主仆二人一个唱白脸一个唱红脸,将“病重乱投医”的戏码演得十足。
李嬷嬷沉默地听着,脸上的表情依旧看不出喜怒,但那双锐利的眼睛始终没有离开苏妙。
她掂量了一下手中那块粗糙的肥皂,又看了看苏妙那“惨不忍睹”的手腕和凄惶无助的样子,再联想到下午郎中确诊小丫只是“异物过敏”而非瘟病,以及三小姐生母早逝、在府中如履薄冰的处境……
半晌,她终于缓缓开口,声音依旧平稳,却少了几分之前的压迫感:“三小姐,你病中不适,胡思乱想,情有可原。但府有府规,禁足期间私自弄这些污秽之物,还累及他人,终究是不该。”
苏妙心中稍定,知道最坏的关头可能过去了,连忙低头认错:“是……妙儿知错了……再也不敢了……请嬷嬷责罚……”
“责罚?”李嬷嬷哼了一声,“你如今这般光景,老奴又如何责罚?若是再罚重了,倒显得府里不容人了。”
她话锋一转:“那小丫的事,郎中已开了方子,说是歇两日便好。
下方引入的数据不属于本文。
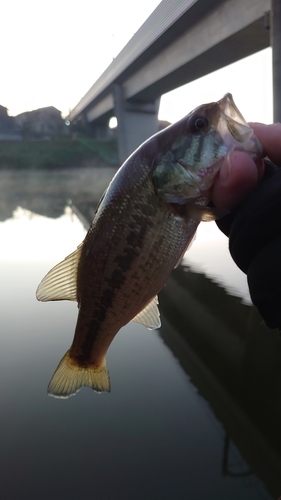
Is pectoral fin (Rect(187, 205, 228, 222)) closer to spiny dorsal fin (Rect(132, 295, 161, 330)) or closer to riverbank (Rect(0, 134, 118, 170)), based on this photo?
spiny dorsal fin (Rect(132, 295, 161, 330))

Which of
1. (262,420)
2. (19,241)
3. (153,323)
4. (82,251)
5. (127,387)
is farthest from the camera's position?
(19,241)

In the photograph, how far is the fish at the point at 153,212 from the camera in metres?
1.79

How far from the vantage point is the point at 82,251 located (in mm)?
1957

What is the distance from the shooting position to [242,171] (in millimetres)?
1642

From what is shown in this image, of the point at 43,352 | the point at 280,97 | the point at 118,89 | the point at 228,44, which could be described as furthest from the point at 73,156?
the point at 43,352

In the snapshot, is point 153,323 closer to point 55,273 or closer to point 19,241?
point 55,273

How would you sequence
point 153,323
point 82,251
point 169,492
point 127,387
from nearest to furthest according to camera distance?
point 82,251, point 153,323, point 169,492, point 127,387

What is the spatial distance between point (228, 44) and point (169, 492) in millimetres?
16969

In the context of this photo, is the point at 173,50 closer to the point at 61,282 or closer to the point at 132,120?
the point at 132,120

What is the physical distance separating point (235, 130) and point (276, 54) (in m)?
12.0

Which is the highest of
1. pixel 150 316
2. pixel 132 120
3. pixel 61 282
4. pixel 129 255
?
pixel 132 120

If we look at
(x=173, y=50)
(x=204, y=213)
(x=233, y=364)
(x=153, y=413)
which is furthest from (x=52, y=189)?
(x=204, y=213)

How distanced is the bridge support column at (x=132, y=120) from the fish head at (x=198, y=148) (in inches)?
1019

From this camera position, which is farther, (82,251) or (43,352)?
(43,352)
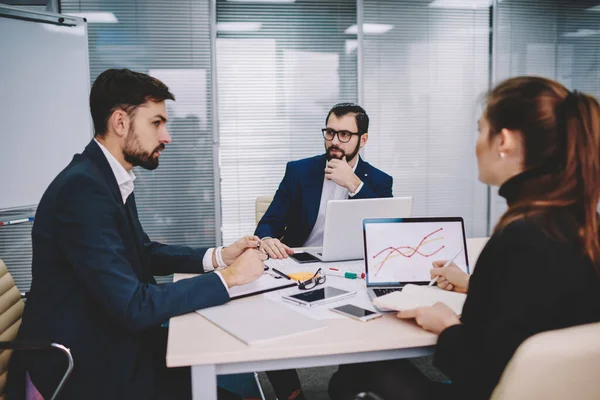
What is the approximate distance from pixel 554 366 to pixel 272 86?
362cm

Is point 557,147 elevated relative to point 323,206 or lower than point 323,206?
elevated

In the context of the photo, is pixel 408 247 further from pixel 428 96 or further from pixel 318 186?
pixel 428 96

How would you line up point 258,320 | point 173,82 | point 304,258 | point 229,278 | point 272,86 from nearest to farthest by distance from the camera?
point 258,320 → point 229,278 → point 304,258 → point 173,82 → point 272,86

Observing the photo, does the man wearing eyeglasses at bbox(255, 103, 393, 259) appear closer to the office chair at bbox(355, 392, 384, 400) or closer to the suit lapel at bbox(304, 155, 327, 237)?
the suit lapel at bbox(304, 155, 327, 237)

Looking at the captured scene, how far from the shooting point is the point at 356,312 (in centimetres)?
142

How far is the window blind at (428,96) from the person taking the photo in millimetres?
4344

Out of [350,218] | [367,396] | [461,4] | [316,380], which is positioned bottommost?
[316,380]

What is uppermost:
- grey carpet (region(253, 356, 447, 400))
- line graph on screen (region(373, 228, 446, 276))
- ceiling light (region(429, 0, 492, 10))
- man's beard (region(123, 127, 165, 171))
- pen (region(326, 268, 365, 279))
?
ceiling light (region(429, 0, 492, 10))

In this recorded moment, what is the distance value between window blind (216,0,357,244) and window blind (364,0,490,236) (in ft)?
0.95

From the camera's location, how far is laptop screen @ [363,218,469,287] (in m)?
1.71

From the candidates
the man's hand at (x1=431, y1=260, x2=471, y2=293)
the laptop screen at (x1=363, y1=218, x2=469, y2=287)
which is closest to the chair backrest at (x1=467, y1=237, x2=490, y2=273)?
the laptop screen at (x1=363, y1=218, x2=469, y2=287)

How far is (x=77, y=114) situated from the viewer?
3.42 m

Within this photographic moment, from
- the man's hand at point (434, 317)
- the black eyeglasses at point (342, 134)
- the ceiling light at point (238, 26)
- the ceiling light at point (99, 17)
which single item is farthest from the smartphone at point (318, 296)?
the ceiling light at point (99, 17)

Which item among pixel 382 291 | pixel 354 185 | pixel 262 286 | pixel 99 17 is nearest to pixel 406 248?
pixel 382 291
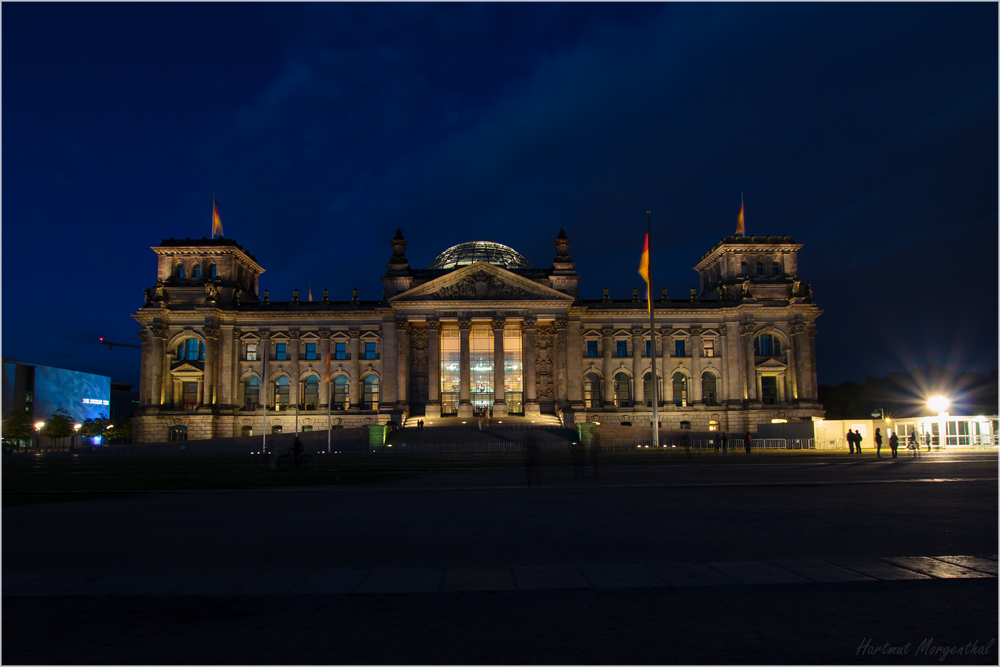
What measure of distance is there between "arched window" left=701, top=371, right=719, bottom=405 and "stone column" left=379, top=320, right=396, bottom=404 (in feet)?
125

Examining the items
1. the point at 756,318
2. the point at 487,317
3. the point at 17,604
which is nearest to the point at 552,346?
the point at 487,317

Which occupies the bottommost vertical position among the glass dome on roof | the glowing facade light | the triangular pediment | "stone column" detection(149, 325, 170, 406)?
the glowing facade light

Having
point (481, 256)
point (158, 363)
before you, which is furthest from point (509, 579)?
point (481, 256)

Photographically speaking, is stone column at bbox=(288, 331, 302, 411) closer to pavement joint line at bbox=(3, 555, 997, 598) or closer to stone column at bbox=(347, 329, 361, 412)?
stone column at bbox=(347, 329, 361, 412)

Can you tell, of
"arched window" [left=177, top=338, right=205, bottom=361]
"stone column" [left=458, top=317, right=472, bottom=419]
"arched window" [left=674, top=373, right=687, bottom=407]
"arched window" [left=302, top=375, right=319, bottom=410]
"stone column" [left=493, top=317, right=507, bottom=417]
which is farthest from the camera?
"arched window" [left=674, top=373, right=687, bottom=407]

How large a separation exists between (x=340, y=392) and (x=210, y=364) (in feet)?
50.4

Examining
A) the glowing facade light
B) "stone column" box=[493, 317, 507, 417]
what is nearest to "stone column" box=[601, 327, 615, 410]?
"stone column" box=[493, 317, 507, 417]

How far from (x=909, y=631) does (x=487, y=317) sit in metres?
67.8

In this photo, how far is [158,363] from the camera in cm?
7556

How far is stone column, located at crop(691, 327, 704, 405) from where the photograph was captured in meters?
80.1

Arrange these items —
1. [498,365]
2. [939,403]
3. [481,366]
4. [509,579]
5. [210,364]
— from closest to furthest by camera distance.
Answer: [509,579], [939,403], [498,365], [210,364], [481,366]

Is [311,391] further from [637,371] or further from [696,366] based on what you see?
[696,366]

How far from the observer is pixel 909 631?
6.65 metres

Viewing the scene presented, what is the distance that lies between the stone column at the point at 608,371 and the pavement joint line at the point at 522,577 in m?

此事就此作罢,以后休要再提。”
苏妙和小桃同时松了一口气。
“至于这个——”李嬷嬷又将那肥皂拿起看了看,眼神里闪过一丝难以察觉的探究,“倒是有些歪心思。但终究是上不得台面的东西,以后莫要再弄了,没得惹人笑话,再出了岔子,谁也保不住你。”
“是是是,不敢了,再也不敢了。”苏妙连连保证。
李嬷嬷似乎满意了她的态度,将那块肥皂随手放在了门口的矮凳上,仿佛那是什么脏东西不再想碰。
“你好生养着吧,缺什么短什么,让小桃去回话,莫要再自己瞎折腾。”李嬷嬷最后交代了一句,语气带着一丝不易察觉的告诫,然后转身离开了。
院门被轻轻带上。
屋里,苏妙和小桃对视一眼,都有种劫后余生的虚脱感。
危机暂时解除。
苏妙瘫坐在床上,后背惊出了一层冷汗。和李嬷嬷这番交锋,简直比连开三天项目会还累。
小桃爬起来,心有余悸地将那块“惹祸”的肥皂捡回来,小声问:“小姐,这个……怎么办?”